Quad (GS3: Security)
Issue: Officials from Australia, India, Japan and the United States will hold the third “Quadrilateral” or Quad meeting in Singapore on November 14th
The meet, that comes exactly a year after the format was revived, will be held on the sidelines of the East Asia Summit, that Prime Minister Narendra Modi will attend, and is expected to focus on infrastructure projects, maritime security cooperation and discuss regional challenges including development.
Project undertaken by these countries so far
- India and Japan have recently announced a series of joint projects along what they have called the “Asia-Africa growth corridor” in the Indo-Pacific region. Among the projects that they will work together on are the Jamuna Railway bridge in Bangladesh and other bridges in North Eastern states; housing, school and electricity projects in Rohingya areas in Myanmar, an LNG plant in Sri Lanka and a cancer hospital in Kenya.
- Similiarly, Australian PM Morrison unveiled a massive $2 billion ‘Australian Infrastructure Financing Facility for the Pacific’ (AIFFP) this week which he will fund projects in neighbouring countries like Fiji, Solomon Islands and Vanuatu, and also announced plans for closer defence and maritime security cooperation under a “Boe Pacific Security Declaration” that will include a naval base in Papua New Guinea (PNG).
What is Quad?
The Quadrilateral Security Dialogue (QSD, also known as the Quad) is an informal strategic dialogue between the United States, Japan, Australia and India that is maintained by talks between member countries. The dialogue was initiated in 2007 by Prime Minister Shinzo Abe of Japan, with the support of Vice President Dick Cheney of the US, Prime Minister John Howard of Australia and Prime Minister Manmohan Singh of India.

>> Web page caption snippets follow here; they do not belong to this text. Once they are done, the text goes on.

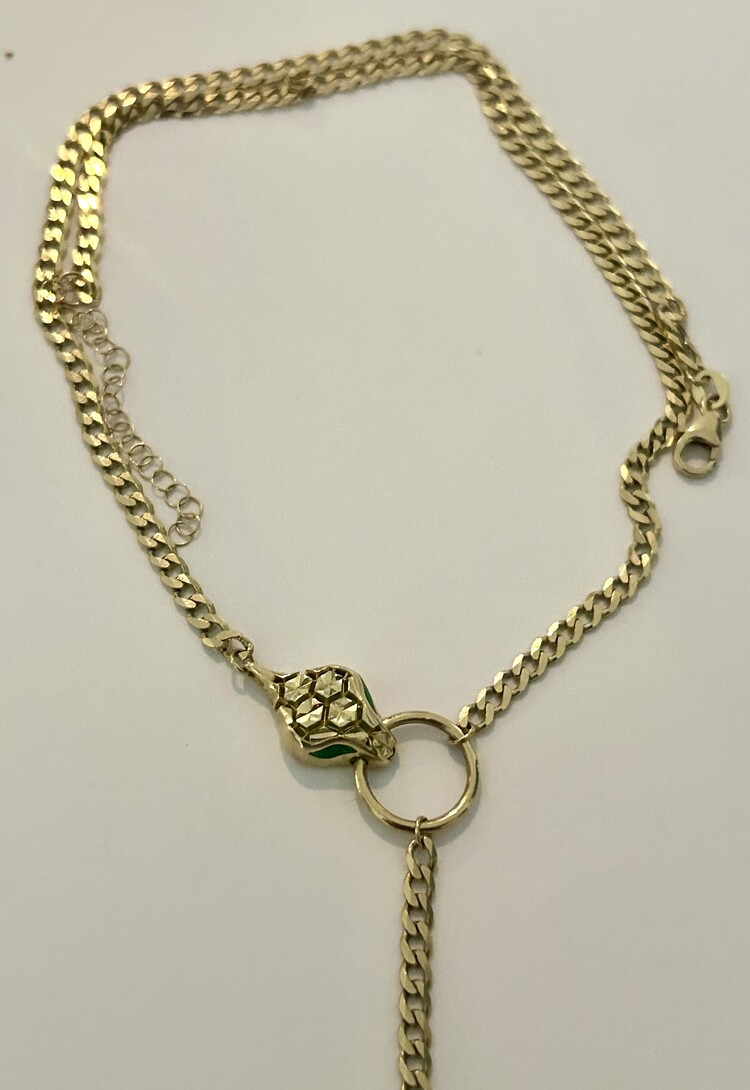 Gourmet snake Emerald necklace 18 crt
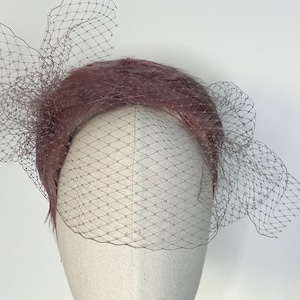 Molly - Vintage-Inspired Mauve Feather Bandeau Headband with Veiling | Handmade Fascinator | Handmade Millinery | Race Day Hat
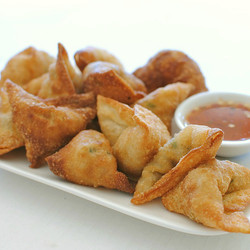 Fried Shrimp And Pork Dumplings With A Sweet And Sour Sauce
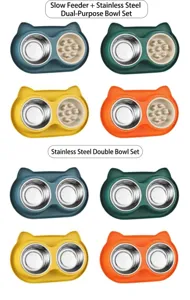 Comparaison entre gamelle anti-glouton et double gamelle inox en quatre coloris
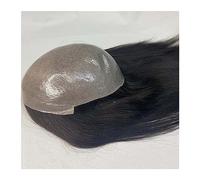 Perruque de couverture de calvitie pour hommes 14-16 pouces Straight Topper Durable Full Pu Skin Wigs Système de remplacement de cheveux humains vierges 7x9 "Straight Wigs 120% Density Men's Toupee Pe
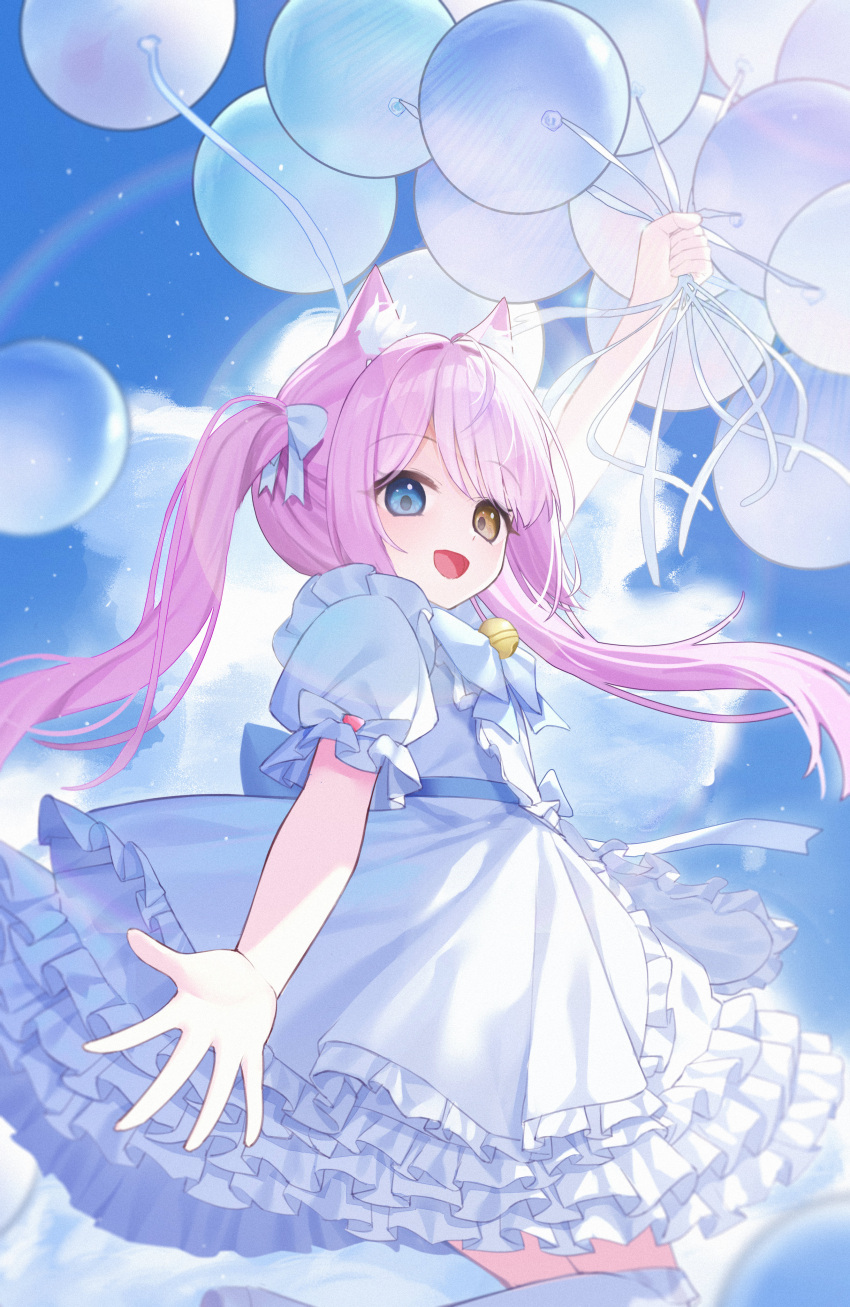 1girl, absurdres, animal_ear_fluff, animal_ears, balloon, bell, blue_eyes, blue_sky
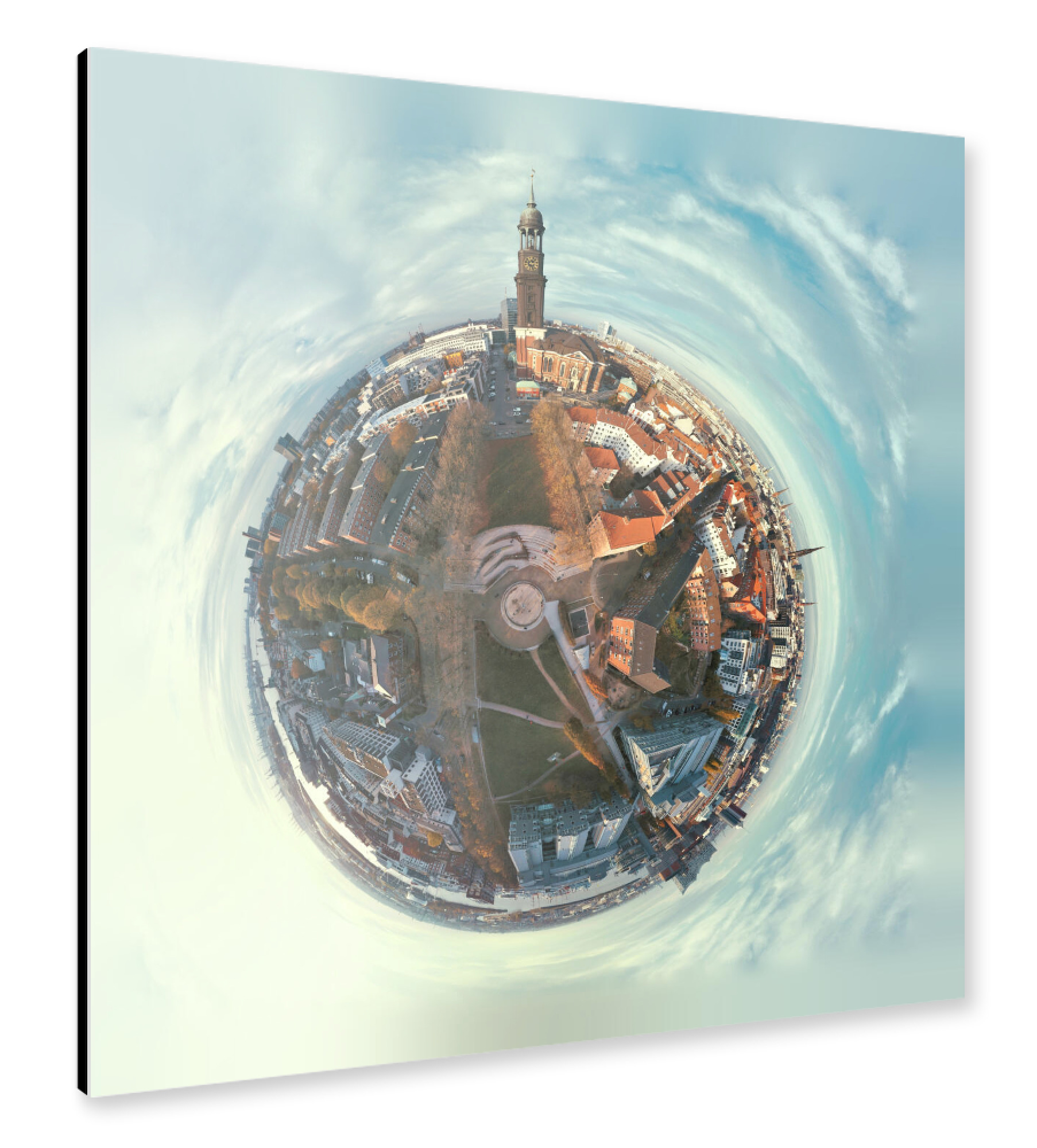 Alu-Dibond "Kirche St. Michaelis (Michel) - HH" 30x30 cm artboxONE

The dialogue was paralleled by joint military exercises of an unprecedented scale, titled Exercise Malabar. The diplomatic and military arrangement was widely viewed as a response to increased Chinese economic and military power, and the Chinese government responded to the Quadrilateral dialogue by issuing formal diplomatic protests to its members.
During the 2017 ASEAN Summits all four former members rejoined in negotiations to revive the quadrilateral alliance. With Prime Minister Malcolm Turnbull of Australia, Prime Minister Shinzo Abe of Japan, Prime Minister Narendra Modi of India, and President Donald Trump of the United States agreeing in Manila to revive the security pact among tensions in the South China Sea caused primarily by China and its territorial ambitions.
The QSD is maintained by continuing security discussions among members, and may be formally resumed if Australia were to commit its naval forces to joint military exercises by other members.